Chromeo has been at the music thing for about ten years now, pumping out one synthy, upbeat and dancey track after another. You might think it's effortless for the duo. But according to the group’s lead vocalist, Dave “Dave 1” Macklovitch, Chromeo’s aesthetic isn’t effortless at all. He and the other half of the group, Patrick “P-Thugg” Gemayel, spent much of the beginning years in Chromeo with no idea what they were doing. Dave talked with us — in a suave, confident voice, naturally — about the evolution of the duo, about watching their songs grow and change, and about how on earth it’s possible that two guys could basically pull a successful music career out of their asses, sign with a major record label and establish that signature Chromeo sound — and now perform with, of all horn sections, the Dap-Kings horn section, at, of all places, Red Rocks.
Westword: Having been in Chromeo for ten years now, have you seen an evolution in your old songs as you perform them over the years?
Dave "Dave 1" Macklovitch: Definitely. It’s just cool to see them live. When the record is fresh, the songs are ours. And when the record has been out for a while, they’re not ours anymore; they’re just out there.

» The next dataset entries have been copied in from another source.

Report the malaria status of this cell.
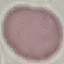

It is uninfected.

Automatically extracted cell patch, resized to 64 × 64 pixels. Giemsa stain. Thin blood smear. Photographed with a smartphone camera at the microscope eyepiece.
Comment on the morphology of the erythrocytes.
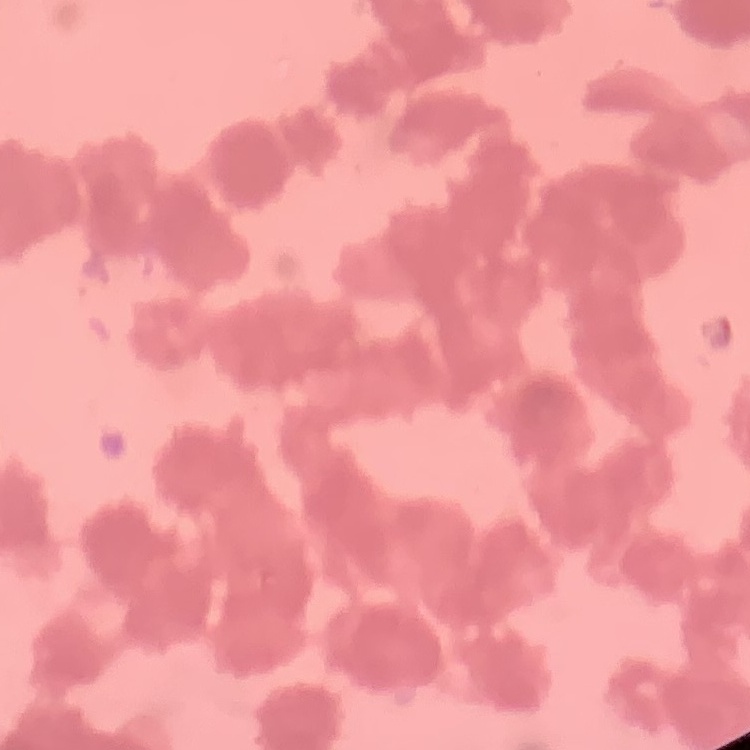
Rouleaux formation.

Summary:
  - Image type: square crop of a larger photomicrograph
  - Stain: Field's or Giemsa
  - Preparation: thin blood smear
Assess this cell for malaria.
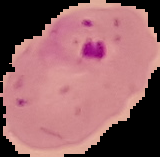
It is parasitized.

Summary:
  - Image type: cell region segmented out of the field of view; surrounding area masked to black
  - Preparation: thin blood smear
  - Image size: 160×157 pixels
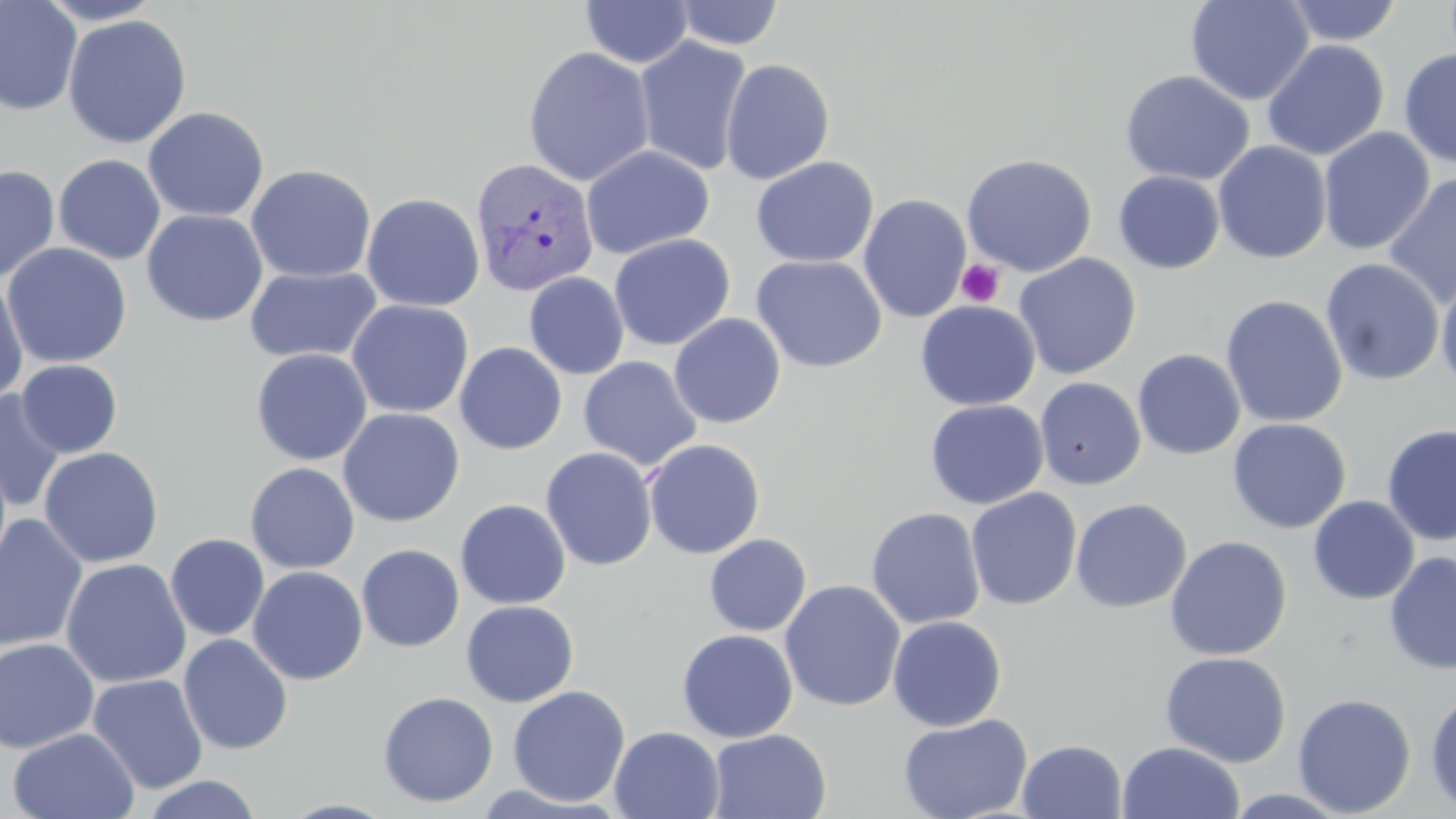
slide_level_diagnosis: Plasmodium vivax
uninfected_red_blood_cell_locations: 'approximate bounding boxes as named x1/y1/x2/y2 corners in pixels: (x1=1185, y1=0, x2=1314, y2=105), (x1=1281, y1=0, x2=1403, y2=46), (x1=0, y1=1, x2=83, y2=116), (x1=580, y1=1, x2=694, y2=69), (x1=672, y1=1, x2=784, y2=50), (x1=62, y1=14, x2=193, y2=149), (x1=633, y1=36, x2=753, y2=176), (x1=1262, y1=39, x2=1389, y2=161), (x1=522, y1=46, x2=656, y2=186), (x1=1398, y1=47, x2=1456, y2=168), (x1=720, y1=58, x2=836, y2=184), (x1=1119, y1=69, x2=1255, y2=186), (x1=143, y1=105, x2=269, y2=222), (x1=1317, y1=127, x2=1435, y2=255), (x1=1212, y1=140, x2=1332, y2=264), (x1=580, y1=145, x2=715, y2=260), (x1=961, y1=153, x2=1098, y2=277), (x1=53, y1=154, x2=166, y2=265), (x1=751, y1=156, x2=879, y2=268), (x1=246, y1=163, x2=376, y2=283), (x1=0, y1=164, x2=60, y2=283), (x1=1113, y1=170, x2=1225, y2=274), (x1=1383, y1=173, x2=1456, y2=309), (x1=361, y1=192, x2=486, y2=312), (x1=858, y1=193, x2=972, y2=323), (x1=141, y1=209, x2=268, y2=326), (x1=609, y1=234, x2=735, y2=351), (x1=1, y1=242, x2=133, y2=369), (x1=750, y1=254, x2=887, y2=373), (x1=1012, y1=254, x2=1141, y2=380), (x1=1320, y1=258, x2=1444, y2=386), (x1=244, y1=265, x2=383, y2=364), (x1=1435, y1=270, x2=1456, y2=396), (x1=523, y1=272, x2=629, y2=380), (x1=0, y1=276, x2=29, y2=406), (x1=1220, y1=294, x2=1348, y2=428), (x1=346, y1=299, x2=474, y2=419), (x1=915, y1=300, x2=1041, y2=411), (x1=669, y1=313, x2=786, y2=429), (x1=454, y1=342, x2=567, y2=455), (x1=250, y1=348, x2=373, y2=466), (x1=1132, y1=348, x2=1246, y2=460), (x1=578, y1=356, x2=701, y2=471), (x1=16, y1=359, x2=123, y2=457), (x1=1034, y1=377, x2=1146, y2=490), (x1=0, y1=390, x2=66, y2=511), (x1=925, y1=399, x2=1049, y2=509), (x1=338, y1=407, x2=464, y2=527), (x1=1227, y1=418, x2=1351, y2=534), (x1=1381, y1=424, x2=1456, y2=545), (x1=643, y1=438, x2=766, y2=559), (x1=39, y1=446, x2=164, y2=568), (x1=540, y1=447, x2=657, y2=571), (x1=245, y1=462, x2=360, y2=574), (x1=966, y1=487, x2=1082, y2=610), (x1=1307, y1=495, x2=1419, y2=605), (x1=1070, y1=497, x2=1192, y2=613), (x1=455, y1=499, x2=571, y2=609), (x1=865, y1=507, x2=986, y2=629), (x1=0, y1=514, x2=88, y2=653), (x1=165, y1=533, x2=270, y2=640), (x1=704, y1=534, x2=811, y2=636), (x1=1165, y1=535, x2=1292, y2=661), (x1=357, y1=544, x2=465, y2=652), (x1=1384, y1=551, x2=1456, y2=674), (x1=61, y1=558, x2=192, y2=688), (x1=248, y1=566, x2=368, y2=684), (x1=779, y1=579, x2=906, y2=712), (x1=460, y1=600, x2=579, y2=707), (x1=887, y1=615, x2=1007, y2=732), (x1=677, y1=629, x2=798, y2=743), (x1=178, y1=633, x2=293, y2=754), (x1=0, y1=637, x2=99, y2=753), (x1=1160, y1=651, x2=1291, y2=767), (x1=87, y1=674, x2=209, y2=794), (x1=507, y1=685, x2=631, y2=807), (x1=1424, y1=689, x2=1456, y2=815), (x1=377, y1=691, x2=499, y2=808), (x1=1292, y1=693, x2=1417, y2=817), (x1=898, y1=713, x2=1032, y2=819), (x1=609, y1=726, x2=725, y2=819), (x1=7, y1=727, x2=138, y2=818), (x1=708, y1=729, x2=832, y2=818), (x1=1017, y1=740, x2=1127, y2=819), (x1=1117, y1=741, x2=1246, y2=819), (x1=140, y1=774, x2=263, y2=818)'
field_of_view: one of a larger specimen
platelet_locations: 'approximate bounding boxes as named x1/y1/x2/y2 corners in pixels: (x1=956, y1=259, x2=1005, y2=307)'
plasmodium_vivax_infected_red_blood_cell_locations: 'approximate bounding boxes as named x1/y1/x2/y2 corners in pixels: (x1=469, y1=157, x2=598, y2=297)'
image_size: 1456×819 pixels
stain: May-Grünwald-Giemsa
magnification: 1000x
preparation: thin blood film
modality: optical microscopy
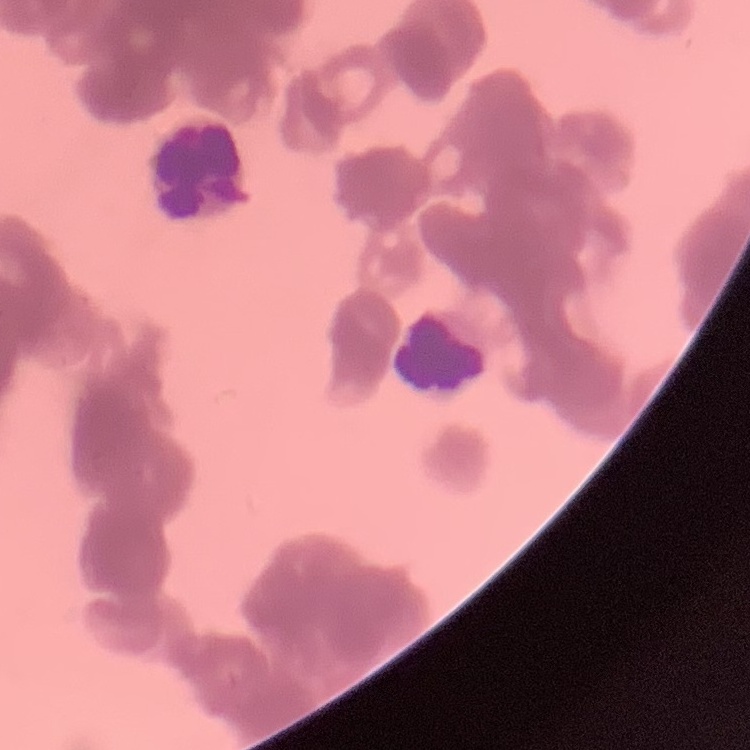
Summary:
  - Erythrocyte morphology: rouleaux formation
  - Image type: one tile cut from a larger photomicrograph
  - Stain: Field's or Giemsa
  - Preparation: thin peripheral smear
State the blood parasite species.
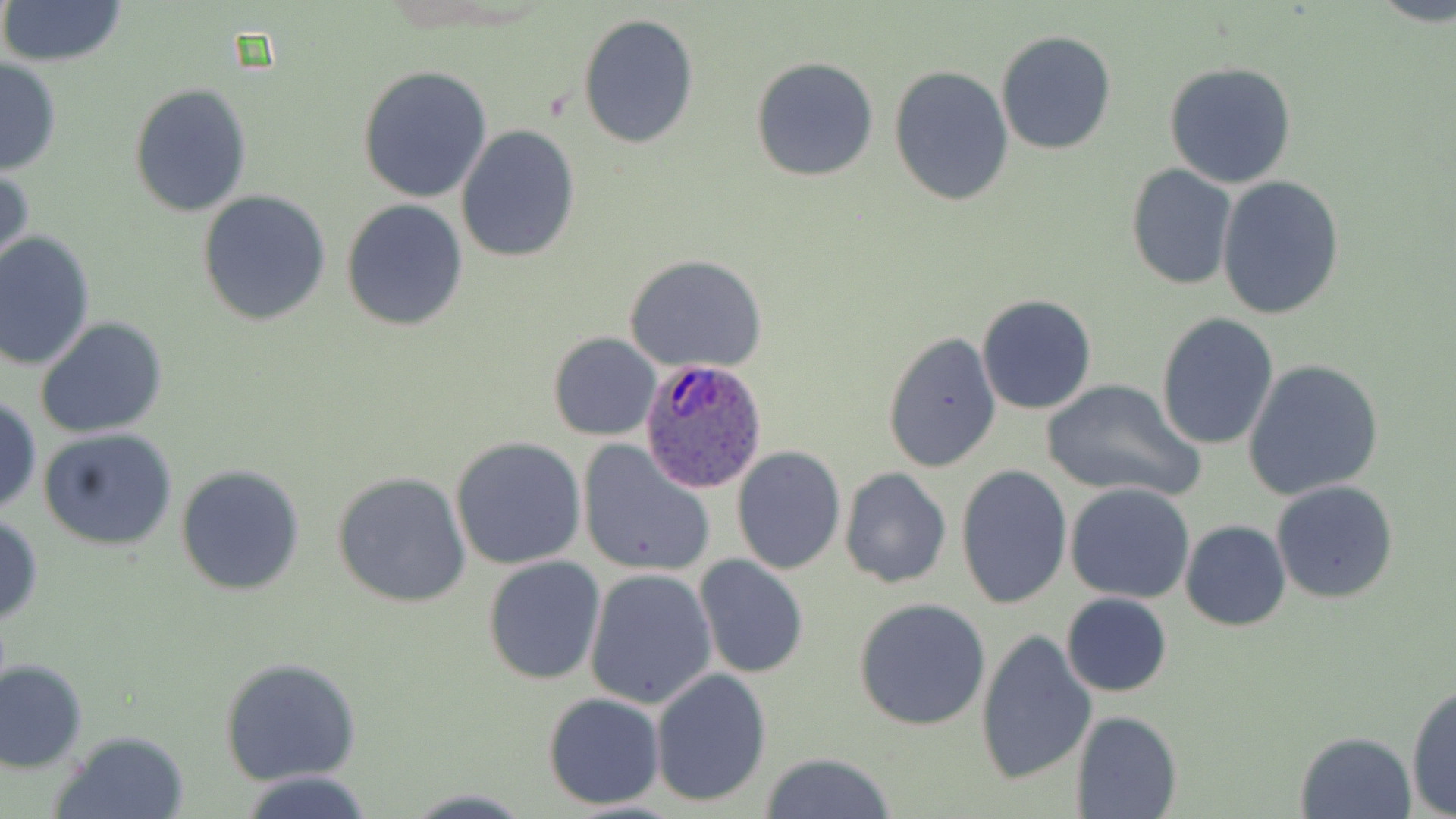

They’re in people’s memories, in people’s computers and we just gotta keep giving fans that feeling when we perform them live.
One way that you keep your performances fresh and evolving is by adding different elements to your set, including the addition of the Dap-Kings horn section to this year’s Funk on the Rocks performance at Red Rocks. Are you excited about the collaboration?
I’m super-excited. They’re the best horn section in the world. They’re legendary! We’ve actually never collaborated with them before, but we’re bringing a different stage design than the past two years at Red Rocks, and I think that’s going to add a whole other dimension to the show, both sonically and visually. And since we’ve never collaborated with them and it won’t happen again, that’s all the more reason to come and see it.
You’ve had a lot of performances in Denver. Do you feel that you have a strong fan base out here?
I mean, we sold out the first two Funk on the Rocks events. We’ve sold out the Ogden a bunch of times. I think we’ve got a good crew over there. Colorado likes to get down. It’s a very beats-driven scene. Everybody likes the funk in Colorado.
Chromeo has a very specific, powerful aesthetic. Is that something that came naturally to you and Patrick, or something that you had to cultivate over the years?
Nothing was natural with Chromeo! Making music wasn’t natural for Chromeo. Our first album, we had no idea what we were doing. I would have loved to have been one of those bands that comes out and everything is perfect from day one, but that was not the case. We were definitely learning as we went along. When we came out ten years ago, it wasn’t all dialed in, but over the years I think we’ve really solidified something where you can say, “This looks Chromeo” or “This sounds Chromeo.” Now, when you think about us, you have an image of us. It took a while to perfect that and lot of work. We’re still improving. I just feel like we’re always giving ourselves new challenges, and I’m really not shy to say that there’s a ton of our previous work that wasn’t accomplished or wasn’t perfect yet.
So what did Chromeo look like on day one?
We didn’t know how to write songs. I didn’t know how to sing.
So why become musicians? Why not go into finance or something?
We thought we knew what we were doing and we had some ideas. “Needy Girl,” which was our first big song, is still great! But we were just learning as we went along. It's not that we’re not professionals, like we’re just two shmoes — I feel like it always had something, but it just got perfected over time. We had our biggest song on our fourth album. Every album got bigger than the last, and that’s the kind of evolution that I’m trying to maintain.
One thing that Chromeo has maintained since its beginning is a sort of lighthearted, dancey element with a touch of comedy. What do you want fans to take away from this aspect of your work?
I want them to have fun. I want them to not take themselves seriously, and to feel a kind of sexiness that emanates from our music. I want them to feel that our music is rooted in a tradition in that it pays homage to great music that came before us. And if they want to nerd out, I want our music to give them material to nerd out over. So, let's say you’re a photo nerd and you want to look at our cover and see Helmut Newton references or references to ’70s and ’80s calendars, you’ll find them, ’cause they’re there. If you want to geek out on what kind of synthesizers we use, or what kind of vintage equipment we record all of our albums with, you can. It’s there if you really want to go deeper. You don’t have to. You can enjoy Chromeo without it, but if you wanna get nerdy with it, you can. But otherwise, it’s gotta be fun, it’s gotta be visceral, it’s gotta be lighthearted, as long as it’s intelligent, as well.
Chromeo performs Thursday, June 2, at Red Rocks Amphitheatre in Morrison, 720-865-2494, with Jamie xx and Four Tet.